Anonymous: 10 Things We Have Learned In 2013
(click image for larger view and for slideshow) \
After the zombies took over Google's data center, the heroic action of a few selfless individuals saved the day. Never underestimate what a site reliability engineer can do with an axe.
"If you look at zombies in the data center, they're after the people," explained Kripa Krishnan, technical program manager at Google. "So it becomes less of a machine's problem and becomes more of a people problem..."
The zombie invasion occurred back in 2007. It was one of the first Disaster Recovery Testing (DiRT) events created to evaluate Google's operational resilience in a crisis. This was before Centers for Disease Control and Prevention began warning about zombies because storms, pandemics and earthquakes don't get people's attention anymore.
Although heroism has played a central role in saving Google more than once -- another scenario involved an executive wielding the teleportation gun from Valve's Portal -- it's not something that can be relied on when disaster strikes, just like any IT system or business process at a time of crisis. Google as a company promotes the perception that its employees are exceptionally talented. But when it comes to preparing for the worst, the company can't simply assume that exceptional skills will save the day.
[ Could what you wear be used to identify you in the future? Read Google Funds Fashion Recognition Research. ]
"We find that people are people, and they burn out if they work insane hours and long shifts," said Krishnan. "Heroic tactics are not a sustainable model if you're in a disaster."
The DiRT program was created seven years ago and Krishnan began managing DiRT events a year after that. Genial and sharp, with a penchant for using the word "goodness" to emphasize a point, her background recalls the famously overachieving Buckaroo Banzai, depicted in the 1984 movie that bears his name as a neurosurgeon, physicist, rock musician and test pilot.
Hyperbole perhaps, but it's a necessary element in a story about heroism. Krishnan was studying medicine over a decade ago when her interests took her to music and theater. Three years in, she decided to study performance arts, and eventually came to the U.S. to focus on theater. Then a professor convinced her to take a computer science course. Having left science for the arts, Krishnan finally emerged from graduate school with a degree in Management Information Systems. Thereafter, she became involved with telemedicine networking in Kosovo and later landed at Google.
Now her job is to break things, as Krishnan explained in an interview at Google's Mountain View, Calif., headquarters.
"Sometimes we will bring in someone to write something that will cause a failure in some underneath layer and it will manifest itself as cascading failures in some front-end facing product," Krishnan said. Other times, she says, her team might direct someone to introduce corrupt data into a system, to see how long it takes to find the problem.
DiRT is an annual exercise.

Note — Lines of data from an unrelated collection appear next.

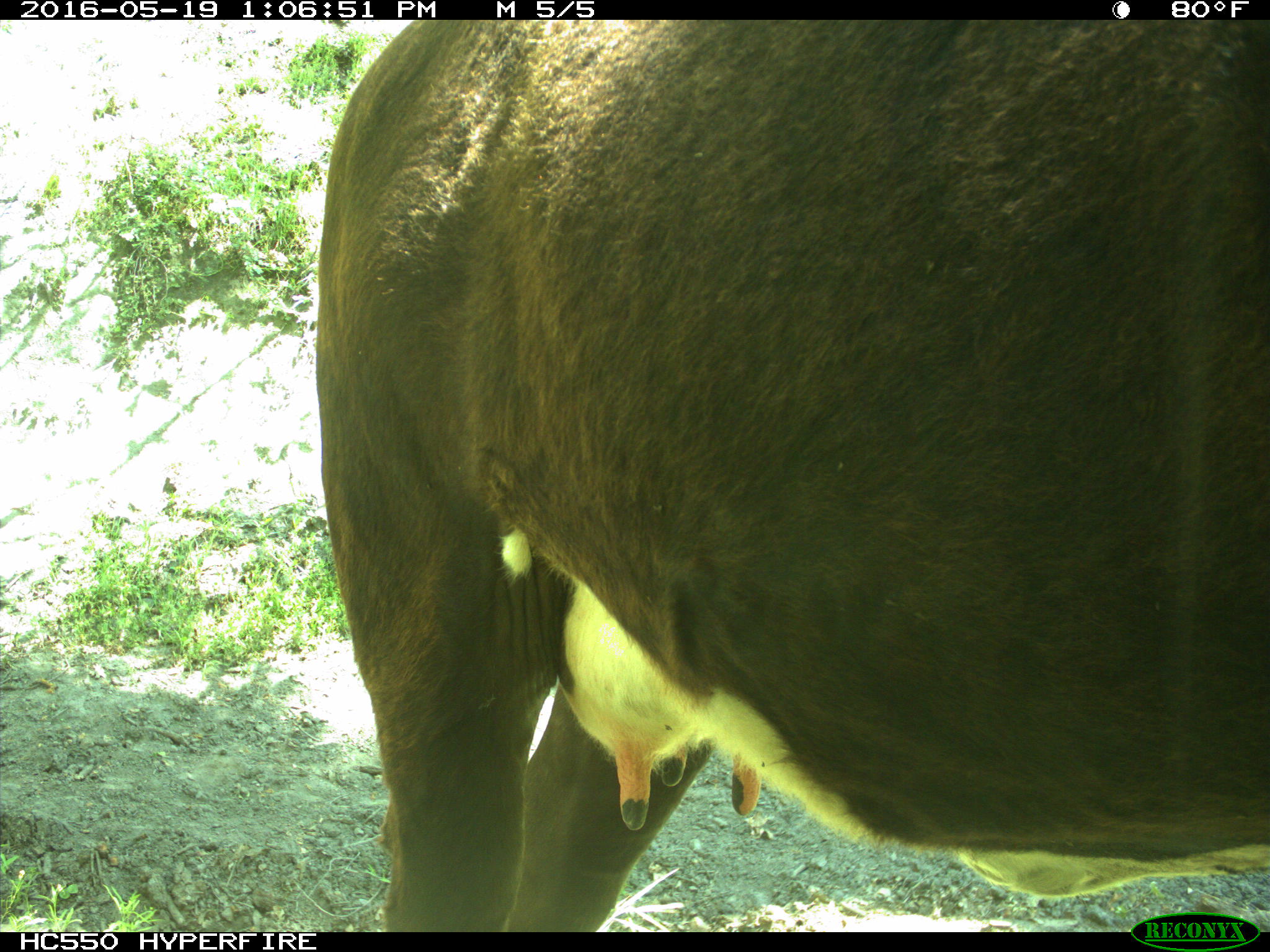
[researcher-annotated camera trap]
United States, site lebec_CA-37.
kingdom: Animalia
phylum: Chordata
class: Mammalia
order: Artiodactyla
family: Bovidae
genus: Bos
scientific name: Bos taurus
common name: domestic cow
Bos taurus (domestic cow).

Although various Google product groups conduct their own internal stress tests, DiRT's scope is companywide. DiRT scenarios challenge both technical infrastructure and organizational dynamics. Initially, the tests were restricted to user-facing systems, but they have been expanded to cover the full range of Google operations. Beyond data centers, DiRT testing might include systems used by facilities, finance, human resources and security, among other business groups. More recently, as the company's enterprise business has become more successful, customer support systems were added to the tests.
DiRT exercises require the work of hundreds of engineering and operations employees for several days, which means they're not inexpensive to run. They can affect live systems and have even resulted in revenue loss. But the price is deemed to be worth it.
Sanjay Jain, associate industry professor in the department of decision sciences at George Washington University, said in an email that the apparent increase in manmade and natural disasters around the globe demands more active continuity planning.
"Recently, companies have had to face major issues due to disasters including the loss of operations in New York and New Jersey area following Hurricane Sandy a few months ago, and the major impact on supply chains following the tsunami in Japan in 2011," he said in an email. "Companies need to be more thorough in planning for safety of their personnel and maintaining business continuity in face of such eventualities. Such efforts have to go beyond duplicating data servers (that is of course needed) to employing live and computer simulations of potential disaster scenarios and their impact on companies' personnel, operations, and assets, and testing of measures to eliminate or substantially reduce the negative impacts."
In case of emergency, Google has a war room. DiRT tests are run from a simulated war room, which can be one of the company's many conference rooms.